Was M&M’s latest ad just a stunt that led to the Super Bowl?

despite of Advertising M&M introduced this week — that the company will indefinitely discontinue its spokespeople in favor of “beloved” actress Maya Rudolph — the truth is, they’re actually not going anywhere.

“Rest assured, the characters are our long-term spokespeople,” a representative for the company wrote in an email. While M&M’s “iconic characters actually spend some time pursuing their other interests” before the Super Bowl, during the big game, their commercial will solve the problem, putting the “characters back where they belong in the heart of the brand.”

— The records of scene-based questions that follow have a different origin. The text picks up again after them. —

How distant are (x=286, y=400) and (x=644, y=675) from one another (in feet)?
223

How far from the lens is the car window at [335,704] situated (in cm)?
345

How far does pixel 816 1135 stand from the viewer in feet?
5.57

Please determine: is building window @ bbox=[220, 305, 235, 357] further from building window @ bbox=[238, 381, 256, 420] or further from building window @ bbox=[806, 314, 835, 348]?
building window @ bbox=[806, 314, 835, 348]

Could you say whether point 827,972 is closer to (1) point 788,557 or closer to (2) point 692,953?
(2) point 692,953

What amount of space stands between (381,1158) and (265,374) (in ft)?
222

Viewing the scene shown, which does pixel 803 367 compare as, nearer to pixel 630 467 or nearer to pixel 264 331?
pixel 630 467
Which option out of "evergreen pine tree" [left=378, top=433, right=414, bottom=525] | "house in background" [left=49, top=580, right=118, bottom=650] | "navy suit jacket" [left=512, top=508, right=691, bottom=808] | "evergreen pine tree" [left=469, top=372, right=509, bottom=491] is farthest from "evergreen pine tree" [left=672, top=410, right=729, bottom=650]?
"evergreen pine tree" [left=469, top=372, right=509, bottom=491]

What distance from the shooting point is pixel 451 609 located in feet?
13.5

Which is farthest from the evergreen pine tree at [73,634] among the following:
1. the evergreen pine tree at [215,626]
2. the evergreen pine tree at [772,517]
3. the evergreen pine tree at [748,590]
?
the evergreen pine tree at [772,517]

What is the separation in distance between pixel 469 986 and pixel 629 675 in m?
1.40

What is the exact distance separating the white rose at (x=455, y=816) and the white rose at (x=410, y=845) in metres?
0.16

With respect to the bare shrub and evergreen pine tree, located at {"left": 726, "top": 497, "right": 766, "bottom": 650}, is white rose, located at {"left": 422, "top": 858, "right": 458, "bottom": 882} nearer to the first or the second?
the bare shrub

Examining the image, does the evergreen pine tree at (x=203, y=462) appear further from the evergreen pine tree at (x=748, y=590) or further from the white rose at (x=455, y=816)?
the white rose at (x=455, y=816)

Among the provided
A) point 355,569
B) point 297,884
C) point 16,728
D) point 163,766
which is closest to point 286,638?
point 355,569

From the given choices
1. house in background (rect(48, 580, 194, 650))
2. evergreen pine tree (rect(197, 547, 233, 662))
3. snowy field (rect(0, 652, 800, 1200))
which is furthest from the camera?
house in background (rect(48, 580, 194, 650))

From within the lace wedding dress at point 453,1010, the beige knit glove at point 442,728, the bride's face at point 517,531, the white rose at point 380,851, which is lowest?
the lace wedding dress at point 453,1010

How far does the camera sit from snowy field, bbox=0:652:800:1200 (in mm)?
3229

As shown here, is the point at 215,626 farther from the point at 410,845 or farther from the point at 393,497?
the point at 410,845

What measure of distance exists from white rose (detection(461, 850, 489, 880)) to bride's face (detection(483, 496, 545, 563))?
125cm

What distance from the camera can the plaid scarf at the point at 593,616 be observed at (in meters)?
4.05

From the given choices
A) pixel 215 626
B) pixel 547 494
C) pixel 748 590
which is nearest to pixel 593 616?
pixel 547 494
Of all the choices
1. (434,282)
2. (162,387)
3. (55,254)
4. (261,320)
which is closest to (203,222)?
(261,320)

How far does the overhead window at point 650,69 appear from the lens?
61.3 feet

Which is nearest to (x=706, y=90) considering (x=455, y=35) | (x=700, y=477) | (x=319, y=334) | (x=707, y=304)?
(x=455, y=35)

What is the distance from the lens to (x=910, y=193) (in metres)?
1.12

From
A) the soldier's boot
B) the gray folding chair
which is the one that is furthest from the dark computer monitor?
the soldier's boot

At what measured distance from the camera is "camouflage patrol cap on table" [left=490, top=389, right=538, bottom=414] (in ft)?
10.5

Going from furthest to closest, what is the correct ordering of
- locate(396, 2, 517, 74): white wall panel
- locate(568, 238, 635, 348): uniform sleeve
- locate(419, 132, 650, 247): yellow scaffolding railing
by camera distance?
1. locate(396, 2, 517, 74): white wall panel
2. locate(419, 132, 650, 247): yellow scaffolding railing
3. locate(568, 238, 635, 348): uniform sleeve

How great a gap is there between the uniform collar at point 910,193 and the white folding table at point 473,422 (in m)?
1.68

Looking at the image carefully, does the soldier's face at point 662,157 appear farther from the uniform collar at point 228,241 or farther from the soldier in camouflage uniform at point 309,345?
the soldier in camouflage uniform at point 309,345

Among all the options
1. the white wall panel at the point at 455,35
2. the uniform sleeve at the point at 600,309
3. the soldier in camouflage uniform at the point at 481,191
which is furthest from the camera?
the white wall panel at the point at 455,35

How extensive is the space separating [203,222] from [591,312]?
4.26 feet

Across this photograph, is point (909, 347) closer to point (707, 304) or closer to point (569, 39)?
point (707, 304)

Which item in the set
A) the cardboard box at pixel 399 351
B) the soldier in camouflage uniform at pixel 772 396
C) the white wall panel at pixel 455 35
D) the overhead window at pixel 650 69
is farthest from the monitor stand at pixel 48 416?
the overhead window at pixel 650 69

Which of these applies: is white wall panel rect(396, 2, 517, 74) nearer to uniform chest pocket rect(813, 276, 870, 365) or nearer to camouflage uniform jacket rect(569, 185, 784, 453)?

In the past year, it has become clear that M&M’s operations stir up strong feelings. Modifications to the product itself sparked a bit of controversy—it sparked candy-coated chocolate announce New fillings, such as Caramel Cold Brew, have remained essentially the same — but when it comes to marketing, the brand has a knack for causing controversy. Fox News host Tucker Carlson in particular became one of the biggest M&M’s haters, wary of the company’s vibe on his nightly show.

To understand the latest developments at Candygate, it might help to go back to January 2022, when M&M rebranded with inclusivity in mind. Embrace his orange M&M Anxiety disorders (An attempt to ramp up his current appeal for Gen Z, the company said at the time), and the green M&M formerly known as M&M’s She swapped her high heels for sensible sneakers.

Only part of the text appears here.